>> Begin EXCERPTED PASSAGE

# Recording with my built in WebCam



## MissLaniS (Jan 26, 2007)

I have an HP Pavilion dv6000 laptop. Running Windows vista. My laptop has a built in webcam at the top of the screen. 



here is the scenario...I use fun webcam stuff online, like cameroid... Is there a way for me to be able to record (capture) what is being shown on my screen when I am using the webcam stuff? I dont just want a screen capture. I wanna record the whole time, basically video.

What would I have to use to be able to do this?

A appreciate your guys help.

Thanks


----------



## koala (Mar 27, 2005)

There are several programs available that you can use to record the whole screen or just the webcam window.

If you're running Vista or Windows 7, you can use Movie Maker which has a built-in webcam recording feature. Just click the 'Webcam Video' icon at the top left of the screen to start recording.

Windows Live Movie Maker - http://windowslive.com/desktop/moviemaker

CamStudio - http://camstudio.org

Jing - http://www.jingproject.com

AutoScreenRecorder - http://wisdom-soft.com/products/autoscreenrecorder_free.htm

FreeWebcamRecorder - http://www.etn.nl/voice/free_webcam_video_recorder.htm


----------

>> End EXCERPTED PASSAGE

Transcribe the part of the webcam recording thread starting at "If you're running" and ending at "to start recording.", keeping every word and mark unchanged.

>> Begin SUPPLIED RECORDS

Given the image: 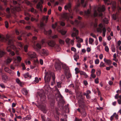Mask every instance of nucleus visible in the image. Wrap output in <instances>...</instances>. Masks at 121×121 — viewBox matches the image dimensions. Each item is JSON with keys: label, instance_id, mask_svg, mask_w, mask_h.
I'll use <instances>...</instances> for the list:
<instances>
[{"label": "nucleus", "instance_id": "5", "mask_svg": "<svg viewBox=\"0 0 121 121\" xmlns=\"http://www.w3.org/2000/svg\"><path fill=\"white\" fill-rule=\"evenodd\" d=\"M55 97L57 101H60L61 102L63 101V97L61 95L58 90L56 91V93L55 94Z\"/></svg>", "mask_w": 121, "mask_h": 121}, {"label": "nucleus", "instance_id": "9", "mask_svg": "<svg viewBox=\"0 0 121 121\" xmlns=\"http://www.w3.org/2000/svg\"><path fill=\"white\" fill-rule=\"evenodd\" d=\"M43 3V1L42 0H40L39 1L37 4L36 8L37 9H39L40 11L42 12L43 11V6L42 4Z\"/></svg>", "mask_w": 121, "mask_h": 121}, {"label": "nucleus", "instance_id": "17", "mask_svg": "<svg viewBox=\"0 0 121 121\" xmlns=\"http://www.w3.org/2000/svg\"><path fill=\"white\" fill-rule=\"evenodd\" d=\"M79 13L81 15H83L84 13L86 16H89L90 14V11L89 9H88L87 11H85L84 12V13L82 11H80Z\"/></svg>", "mask_w": 121, "mask_h": 121}, {"label": "nucleus", "instance_id": "48", "mask_svg": "<svg viewBox=\"0 0 121 121\" xmlns=\"http://www.w3.org/2000/svg\"><path fill=\"white\" fill-rule=\"evenodd\" d=\"M105 10V6L104 5H103L101 7V11H104Z\"/></svg>", "mask_w": 121, "mask_h": 121}, {"label": "nucleus", "instance_id": "51", "mask_svg": "<svg viewBox=\"0 0 121 121\" xmlns=\"http://www.w3.org/2000/svg\"><path fill=\"white\" fill-rule=\"evenodd\" d=\"M13 3L14 5H15L18 4L19 5H20V4L19 3H18V2L15 0H13Z\"/></svg>", "mask_w": 121, "mask_h": 121}, {"label": "nucleus", "instance_id": "43", "mask_svg": "<svg viewBox=\"0 0 121 121\" xmlns=\"http://www.w3.org/2000/svg\"><path fill=\"white\" fill-rule=\"evenodd\" d=\"M25 2L27 5H30V2L28 0H25L23 2L24 3Z\"/></svg>", "mask_w": 121, "mask_h": 121}, {"label": "nucleus", "instance_id": "47", "mask_svg": "<svg viewBox=\"0 0 121 121\" xmlns=\"http://www.w3.org/2000/svg\"><path fill=\"white\" fill-rule=\"evenodd\" d=\"M3 37H4V39L3 41H4V40H5L6 41H8V40H9V39L10 38V37L8 35H6V38H5V37H4L3 36Z\"/></svg>", "mask_w": 121, "mask_h": 121}, {"label": "nucleus", "instance_id": "59", "mask_svg": "<svg viewBox=\"0 0 121 121\" xmlns=\"http://www.w3.org/2000/svg\"><path fill=\"white\" fill-rule=\"evenodd\" d=\"M17 60L19 62H20L22 60L21 58L19 56H17Z\"/></svg>", "mask_w": 121, "mask_h": 121}, {"label": "nucleus", "instance_id": "21", "mask_svg": "<svg viewBox=\"0 0 121 121\" xmlns=\"http://www.w3.org/2000/svg\"><path fill=\"white\" fill-rule=\"evenodd\" d=\"M62 68L64 69L65 72L69 71V68L65 64H62Z\"/></svg>", "mask_w": 121, "mask_h": 121}, {"label": "nucleus", "instance_id": "55", "mask_svg": "<svg viewBox=\"0 0 121 121\" xmlns=\"http://www.w3.org/2000/svg\"><path fill=\"white\" fill-rule=\"evenodd\" d=\"M74 39H75L74 38V39L73 40H71L70 42V43L71 44L72 46H73L74 44Z\"/></svg>", "mask_w": 121, "mask_h": 121}, {"label": "nucleus", "instance_id": "39", "mask_svg": "<svg viewBox=\"0 0 121 121\" xmlns=\"http://www.w3.org/2000/svg\"><path fill=\"white\" fill-rule=\"evenodd\" d=\"M59 43L61 44H64L65 43V41L60 39H59Z\"/></svg>", "mask_w": 121, "mask_h": 121}, {"label": "nucleus", "instance_id": "35", "mask_svg": "<svg viewBox=\"0 0 121 121\" xmlns=\"http://www.w3.org/2000/svg\"><path fill=\"white\" fill-rule=\"evenodd\" d=\"M4 70L5 72L9 73H11V72L10 70L7 67H5L4 69Z\"/></svg>", "mask_w": 121, "mask_h": 121}, {"label": "nucleus", "instance_id": "64", "mask_svg": "<svg viewBox=\"0 0 121 121\" xmlns=\"http://www.w3.org/2000/svg\"><path fill=\"white\" fill-rule=\"evenodd\" d=\"M52 38L53 39H55L58 38V36L56 35H54L53 36H52Z\"/></svg>", "mask_w": 121, "mask_h": 121}, {"label": "nucleus", "instance_id": "56", "mask_svg": "<svg viewBox=\"0 0 121 121\" xmlns=\"http://www.w3.org/2000/svg\"><path fill=\"white\" fill-rule=\"evenodd\" d=\"M21 66L22 67L23 70H25L26 69L25 65L23 63H22Z\"/></svg>", "mask_w": 121, "mask_h": 121}, {"label": "nucleus", "instance_id": "4", "mask_svg": "<svg viewBox=\"0 0 121 121\" xmlns=\"http://www.w3.org/2000/svg\"><path fill=\"white\" fill-rule=\"evenodd\" d=\"M45 19V16H43L42 18V21H40V28L42 30H44V33L47 35H51L52 33V31L51 30H50L48 31H46L44 29V22Z\"/></svg>", "mask_w": 121, "mask_h": 121}, {"label": "nucleus", "instance_id": "14", "mask_svg": "<svg viewBox=\"0 0 121 121\" xmlns=\"http://www.w3.org/2000/svg\"><path fill=\"white\" fill-rule=\"evenodd\" d=\"M39 108H40L41 110L45 113H46L47 110L46 109V107L45 105H43L42 104H39Z\"/></svg>", "mask_w": 121, "mask_h": 121}, {"label": "nucleus", "instance_id": "34", "mask_svg": "<svg viewBox=\"0 0 121 121\" xmlns=\"http://www.w3.org/2000/svg\"><path fill=\"white\" fill-rule=\"evenodd\" d=\"M31 12H33L35 14H36L37 13V11L36 10H35V9L33 8H31Z\"/></svg>", "mask_w": 121, "mask_h": 121}, {"label": "nucleus", "instance_id": "41", "mask_svg": "<svg viewBox=\"0 0 121 121\" xmlns=\"http://www.w3.org/2000/svg\"><path fill=\"white\" fill-rule=\"evenodd\" d=\"M70 39L69 38H67L66 39L65 41L66 43L69 44L70 43Z\"/></svg>", "mask_w": 121, "mask_h": 121}, {"label": "nucleus", "instance_id": "30", "mask_svg": "<svg viewBox=\"0 0 121 121\" xmlns=\"http://www.w3.org/2000/svg\"><path fill=\"white\" fill-rule=\"evenodd\" d=\"M73 57L74 60L76 61H77V60L79 58V55L77 54H76L75 55H74Z\"/></svg>", "mask_w": 121, "mask_h": 121}, {"label": "nucleus", "instance_id": "25", "mask_svg": "<svg viewBox=\"0 0 121 121\" xmlns=\"http://www.w3.org/2000/svg\"><path fill=\"white\" fill-rule=\"evenodd\" d=\"M39 17V15H37L36 16L37 19L35 18H34L33 17H31V21H35V22H38V21L39 19L38 18Z\"/></svg>", "mask_w": 121, "mask_h": 121}, {"label": "nucleus", "instance_id": "13", "mask_svg": "<svg viewBox=\"0 0 121 121\" xmlns=\"http://www.w3.org/2000/svg\"><path fill=\"white\" fill-rule=\"evenodd\" d=\"M73 31L75 32H73L71 34V36L73 37H74L76 36H77L78 34L79 31L78 30H77L75 28H73Z\"/></svg>", "mask_w": 121, "mask_h": 121}, {"label": "nucleus", "instance_id": "28", "mask_svg": "<svg viewBox=\"0 0 121 121\" xmlns=\"http://www.w3.org/2000/svg\"><path fill=\"white\" fill-rule=\"evenodd\" d=\"M84 1L85 0H81V3L82 6L84 8L86 7L87 4V3L86 2H85L84 3Z\"/></svg>", "mask_w": 121, "mask_h": 121}, {"label": "nucleus", "instance_id": "50", "mask_svg": "<svg viewBox=\"0 0 121 121\" xmlns=\"http://www.w3.org/2000/svg\"><path fill=\"white\" fill-rule=\"evenodd\" d=\"M41 118L42 119V121H46L45 120V117L44 115H41Z\"/></svg>", "mask_w": 121, "mask_h": 121}, {"label": "nucleus", "instance_id": "63", "mask_svg": "<svg viewBox=\"0 0 121 121\" xmlns=\"http://www.w3.org/2000/svg\"><path fill=\"white\" fill-rule=\"evenodd\" d=\"M66 31H65L62 30L61 31V33L63 35H65L66 33Z\"/></svg>", "mask_w": 121, "mask_h": 121}, {"label": "nucleus", "instance_id": "8", "mask_svg": "<svg viewBox=\"0 0 121 121\" xmlns=\"http://www.w3.org/2000/svg\"><path fill=\"white\" fill-rule=\"evenodd\" d=\"M48 98L50 102V104L51 106L53 107L54 103V96L52 94L49 95H48Z\"/></svg>", "mask_w": 121, "mask_h": 121}, {"label": "nucleus", "instance_id": "36", "mask_svg": "<svg viewBox=\"0 0 121 121\" xmlns=\"http://www.w3.org/2000/svg\"><path fill=\"white\" fill-rule=\"evenodd\" d=\"M111 48L112 52H115V47L114 45H111Z\"/></svg>", "mask_w": 121, "mask_h": 121}, {"label": "nucleus", "instance_id": "12", "mask_svg": "<svg viewBox=\"0 0 121 121\" xmlns=\"http://www.w3.org/2000/svg\"><path fill=\"white\" fill-rule=\"evenodd\" d=\"M71 3L69 2L68 3L67 5L65 6L64 7V9L66 10H67L68 9L69 12L70 13H71Z\"/></svg>", "mask_w": 121, "mask_h": 121}, {"label": "nucleus", "instance_id": "2", "mask_svg": "<svg viewBox=\"0 0 121 121\" xmlns=\"http://www.w3.org/2000/svg\"><path fill=\"white\" fill-rule=\"evenodd\" d=\"M44 77V80L46 83L48 84L50 82L51 78L52 77L53 81H55V77L54 73L50 71L45 72Z\"/></svg>", "mask_w": 121, "mask_h": 121}, {"label": "nucleus", "instance_id": "22", "mask_svg": "<svg viewBox=\"0 0 121 121\" xmlns=\"http://www.w3.org/2000/svg\"><path fill=\"white\" fill-rule=\"evenodd\" d=\"M65 74L68 79L70 78L71 76V74L69 72V71L65 72Z\"/></svg>", "mask_w": 121, "mask_h": 121}, {"label": "nucleus", "instance_id": "24", "mask_svg": "<svg viewBox=\"0 0 121 121\" xmlns=\"http://www.w3.org/2000/svg\"><path fill=\"white\" fill-rule=\"evenodd\" d=\"M9 47H7L6 48V50L7 51L9 52H10V54L12 56H13L15 55V53L14 52L11 51V50L10 49H8Z\"/></svg>", "mask_w": 121, "mask_h": 121}, {"label": "nucleus", "instance_id": "37", "mask_svg": "<svg viewBox=\"0 0 121 121\" xmlns=\"http://www.w3.org/2000/svg\"><path fill=\"white\" fill-rule=\"evenodd\" d=\"M94 41V39L91 38H89V42L90 44H92Z\"/></svg>", "mask_w": 121, "mask_h": 121}, {"label": "nucleus", "instance_id": "42", "mask_svg": "<svg viewBox=\"0 0 121 121\" xmlns=\"http://www.w3.org/2000/svg\"><path fill=\"white\" fill-rule=\"evenodd\" d=\"M57 26V23L56 22L54 24H52V27L53 29H55Z\"/></svg>", "mask_w": 121, "mask_h": 121}, {"label": "nucleus", "instance_id": "38", "mask_svg": "<svg viewBox=\"0 0 121 121\" xmlns=\"http://www.w3.org/2000/svg\"><path fill=\"white\" fill-rule=\"evenodd\" d=\"M5 54V53L1 51H0V57H1L4 56Z\"/></svg>", "mask_w": 121, "mask_h": 121}, {"label": "nucleus", "instance_id": "57", "mask_svg": "<svg viewBox=\"0 0 121 121\" xmlns=\"http://www.w3.org/2000/svg\"><path fill=\"white\" fill-rule=\"evenodd\" d=\"M5 25L6 27L7 28L9 26V23L7 21L5 22Z\"/></svg>", "mask_w": 121, "mask_h": 121}, {"label": "nucleus", "instance_id": "52", "mask_svg": "<svg viewBox=\"0 0 121 121\" xmlns=\"http://www.w3.org/2000/svg\"><path fill=\"white\" fill-rule=\"evenodd\" d=\"M57 85L58 87L60 88L61 87V82H58L57 83Z\"/></svg>", "mask_w": 121, "mask_h": 121}, {"label": "nucleus", "instance_id": "18", "mask_svg": "<svg viewBox=\"0 0 121 121\" xmlns=\"http://www.w3.org/2000/svg\"><path fill=\"white\" fill-rule=\"evenodd\" d=\"M40 54L42 56L47 55H48V51L46 49H43L41 51Z\"/></svg>", "mask_w": 121, "mask_h": 121}, {"label": "nucleus", "instance_id": "10", "mask_svg": "<svg viewBox=\"0 0 121 121\" xmlns=\"http://www.w3.org/2000/svg\"><path fill=\"white\" fill-rule=\"evenodd\" d=\"M13 40L12 39H9L8 43V45H10V47L14 50L16 49V47L14 45Z\"/></svg>", "mask_w": 121, "mask_h": 121}, {"label": "nucleus", "instance_id": "61", "mask_svg": "<svg viewBox=\"0 0 121 121\" xmlns=\"http://www.w3.org/2000/svg\"><path fill=\"white\" fill-rule=\"evenodd\" d=\"M99 60L98 59H96L95 61V64H98L99 63Z\"/></svg>", "mask_w": 121, "mask_h": 121}, {"label": "nucleus", "instance_id": "49", "mask_svg": "<svg viewBox=\"0 0 121 121\" xmlns=\"http://www.w3.org/2000/svg\"><path fill=\"white\" fill-rule=\"evenodd\" d=\"M1 1L4 3V4L5 6H6L7 5V3L6 2V0H0Z\"/></svg>", "mask_w": 121, "mask_h": 121}, {"label": "nucleus", "instance_id": "3", "mask_svg": "<svg viewBox=\"0 0 121 121\" xmlns=\"http://www.w3.org/2000/svg\"><path fill=\"white\" fill-rule=\"evenodd\" d=\"M31 60L33 61L34 65L31 66V69H33L36 67V66L39 63V61L36 57L35 53L34 52H31Z\"/></svg>", "mask_w": 121, "mask_h": 121}, {"label": "nucleus", "instance_id": "27", "mask_svg": "<svg viewBox=\"0 0 121 121\" xmlns=\"http://www.w3.org/2000/svg\"><path fill=\"white\" fill-rule=\"evenodd\" d=\"M104 61L107 63V65H110L111 64V61L109 60H107L106 58L104 59Z\"/></svg>", "mask_w": 121, "mask_h": 121}, {"label": "nucleus", "instance_id": "16", "mask_svg": "<svg viewBox=\"0 0 121 121\" xmlns=\"http://www.w3.org/2000/svg\"><path fill=\"white\" fill-rule=\"evenodd\" d=\"M108 5H109V4H112V8L113 10H115L116 8V2L115 1H112L109 3H108Z\"/></svg>", "mask_w": 121, "mask_h": 121}, {"label": "nucleus", "instance_id": "29", "mask_svg": "<svg viewBox=\"0 0 121 121\" xmlns=\"http://www.w3.org/2000/svg\"><path fill=\"white\" fill-rule=\"evenodd\" d=\"M80 74L81 75H84L86 78H87L88 77V75L86 74V73L82 71H81L80 72Z\"/></svg>", "mask_w": 121, "mask_h": 121}, {"label": "nucleus", "instance_id": "6", "mask_svg": "<svg viewBox=\"0 0 121 121\" xmlns=\"http://www.w3.org/2000/svg\"><path fill=\"white\" fill-rule=\"evenodd\" d=\"M44 43V42L43 40H42L41 41L37 43L36 45L34 46V48L37 51H39V50L41 48L42 46Z\"/></svg>", "mask_w": 121, "mask_h": 121}, {"label": "nucleus", "instance_id": "15", "mask_svg": "<svg viewBox=\"0 0 121 121\" xmlns=\"http://www.w3.org/2000/svg\"><path fill=\"white\" fill-rule=\"evenodd\" d=\"M10 9H11V11H13V13H15L16 11L18 12L21 10L20 8L19 7L13 8L12 6H11Z\"/></svg>", "mask_w": 121, "mask_h": 121}, {"label": "nucleus", "instance_id": "46", "mask_svg": "<svg viewBox=\"0 0 121 121\" xmlns=\"http://www.w3.org/2000/svg\"><path fill=\"white\" fill-rule=\"evenodd\" d=\"M12 59H11L8 58L6 60V63L7 64L9 63L11 61Z\"/></svg>", "mask_w": 121, "mask_h": 121}, {"label": "nucleus", "instance_id": "1", "mask_svg": "<svg viewBox=\"0 0 121 121\" xmlns=\"http://www.w3.org/2000/svg\"><path fill=\"white\" fill-rule=\"evenodd\" d=\"M77 99L78 100L79 107L82 110L81 113V115L82 117H85L86 115L85 109L86 106L84 102L83 96L81 95H79L77 97Z\"/></svg>", "mask_w": 121, "mask_h": 121}, {"label": "nucleus", "instance_id": "31", "mask_svg": "<svg viewBox=\"0 0 121 121\" xmlns=\"http://www.w3.org/2000/svg\"><path fill=\"white\" fill-rule=\"evenodd\" d=\"M16 82L19 84L21 86H23V85L21 82L20 80L18 78H17L16 80Z\"/></svg>", "mask_w": 121, "mask_h": 121}, {"label": "nucleus", "instance_id": "23", "mask_svg": "<svg viewBox=\"0 0 121 121\" xmlns=\"http://www.w3.org/2000/svg\"><path fill=\"white\" fill-rule=\"evenodd\" d=\"M48 44L50 46L53 47L55 45V43L53 41L50 40L48 42Z\"/></svg>", "mask_w": 121, "mask_h": 121}, {"label": "nucleus", "instance_id": "7", "mask_svg": "<svg viewBox=\"0 0 121 121\" xmlns=\"http://www.w3.org/2000/svg\"><path fill=\"white\" fill-rule=\"evenodd\" d=\"M40 98L41 102L45 101L46 99V96L45 95V93L43 91H41L37 93Z\"/></svg>", "mask_w": 121, "mask_h": 121}, {"label": "nucleus", "instance_id": "54", "mask_svg": "<svg viewBox=\"0 0 121 121\" xmlns=\"http://www.w3.org/2000/svg\"><path fill=\"white\" fill-rule=\"evenodd\" d=\"M116 114V113H114L110 117V120L111 121L113 119L114 117L115 116V115Z\"/></svg>", "mask_w": 121, "mask_h": 121}, {"label": "nucleus", "instance_id": "62", "mask_svg": "<svg viewBox=\"0 0 121 121\" xmlns=\"http://www.w3.org/2000/svg\"><path fill=\"white\" fill-rule=\"evenodd\" d=\"M105 50L107 52H108L109 50V49L107 46H105Z\"/></svg>", "mask_w": 121, "mask_h": 121}, {"label": "nucleus", "instance_id": "26", "mask_svg": "<svg viewBox=\"0 0 121 121\" xmlns=\"http://www.w3.org/2000/svg\"><path fill=\"white\" fill-rule=\"evenodd\" d=\"M22 92L23 94L25 95H26L28 93L27 91L25 88H23L22 89Z\"/></svg>", "mask_w": 121, "mask_h": 121}, {"label": "nucleus", "instance_id": "11", "mask_svg": "<svg viewBox=\"0 0 121 121\" xmlns=\"http://www.w3.org/2000/svg\"><path fill=\"white\" fill-rule=\"evenodd\" d=\"M62 64L61 63L56 62L55 65V69L56 70L60 71L61 69Z\"/></svg>", "mask_w": 121, "mask_h": 121}, {"label": "nucleus", "instance_id": "58", "mask_svg": "<svg viewBox=\"0 0 121 121\" xmlns=\"http://www.w3.org/2000/svg\"><path fill=\"white\" fill-rule=\"evenodd\" d=\"M0 86L2 88H5V86L4 84L2 83L0 84Z\"/></svg>", "mask_w": 121, "mask_h": 121}, {"label": "nucleus", "instance_id": "20", "mask_svg": "<svg viewBox=\"0 0 121 121\" xmlns=\"http://www.w3.org/2000/svg\"><path fill=\"white\" fill-rule=\"evenodd\" d=\"M98 26L100 27L98 28L97 29V31L98 32H99L100 33L102 32V28L103 27V26L102 24L101 23L99 24Z\"/></svg>", "mask_w": 121, "mask_h": 121}, {"label": "nucleus", "instance_id": "44", "mask_svg": "<svg viewBox=\"0 0 121 121\" xmlns=\"http://www.w3.org/2000/svg\"><path fill=\"white\" fill-rule=\"evenodd\" d=\"M75 73L76 74H77L79 73H80V72L81 71L79 70L78 68H75Z\"/></svg>", "mask_w": 121, "mask_h": 121}, {"label": "nucleus", "instance_id": "33", "mask_svg": "<svg viewBox=\"0 0 121 121\" xmlns=\"http://www.w3.org/2000/svg\"><path fill=\"white\" fill-rule=\"evenodd\" d=\"M102 30L103 31V36L105 37V35L106 32V30L105 27H104L103 28Z\"/></svg>", "mask_w": 121, "mask_h": 121}, {"label": "nucleus", "instance_id": "40", "mask_svg": "<svg viewBox=\"0 0 121 121\" xmlns=\"http://www.w3.org/2000/svg\"><path fill=\"white\" fill-rule=\"evenodd\" d=\"M106 66L104 64V63L102 61L100 62L99 65V67H103Z\"/></svg>", "mask_w": 121, "mask_h": 121}, {"label": "nucleus", "instance_id": "19", "mask_svg": "<svg viewBox=\"0 0 121 121\" xmlns=\"http://www.w3.org/2000/svg\"><path fill=\"white\" fill-rule=\"evenodd\" d=\"M2 81L6 83L8 79V77L5 75H2Z\"/></svg>", "mask_w": 121, "mask_h": 121}, {"label": "nucleus", "instance_id": "53", "mask_svg": "<svg viewBox=\"0 0 121 121\" xmlns=\"http://www.w3.org/2000/svg\"><path fill=\"white\" fill-rule=\"evenodd\" d=\"M65 92H66L70 94H71V91L67 89H65Z\"/></svg>", "mask_w": 121, "mask_h": 121}, {"label": "nucleus", "instance_id": "45", "mask_svg": "<svg viewBox=\"0 0 121 121\" xmlns=\"http://www.w3.org/2000/svg\"><path fill=\"white\" fill-rule=\"evenodd\" d=\"M24 76L25 78H26L29 76V74L28 73H26L23 75Z\"/></svg>", "mask_w": 121, "mask_h": 121}, {"label": "nucleus", "instance_id": "60", "mask_svg": "<svg viewBox=\"0 0 121 121\" xmlns=\"http://www.w3.org/2000/svg\"><path fill=\"white\" fill-rule=\"evenodd\" d=\"M90 35L92 36L94 38H95V39H96L97 38L96 36L93 33H91L90 34Z\"/></svg>", "mask_w": 121, "mask_h": 121}, {"label": "nucleus", "instance_id": "32", "mask_svg": "<svg viewBox=\"0 0 121 121\" xmlns=\"http://www.w3.org/2000/svg\"><path fill=\"white\" fill-rule=\"evenodd\" d=\"M39 81V80L37 77H35V80H34L33 82H32V84H33L35 83L36 84V83H37Z\"/></svg>", "mask_w": 121, "mask_h": 121}]
</instances>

>> End SUPPLIED RECORDS

_ANSWER TO THE TASK_
If you're running Vista or Windows 7, you can use Movie Maker which has a built-in webcam recording feature. Just click the 'Webcam Video' icon at the top left of the screen to start recording.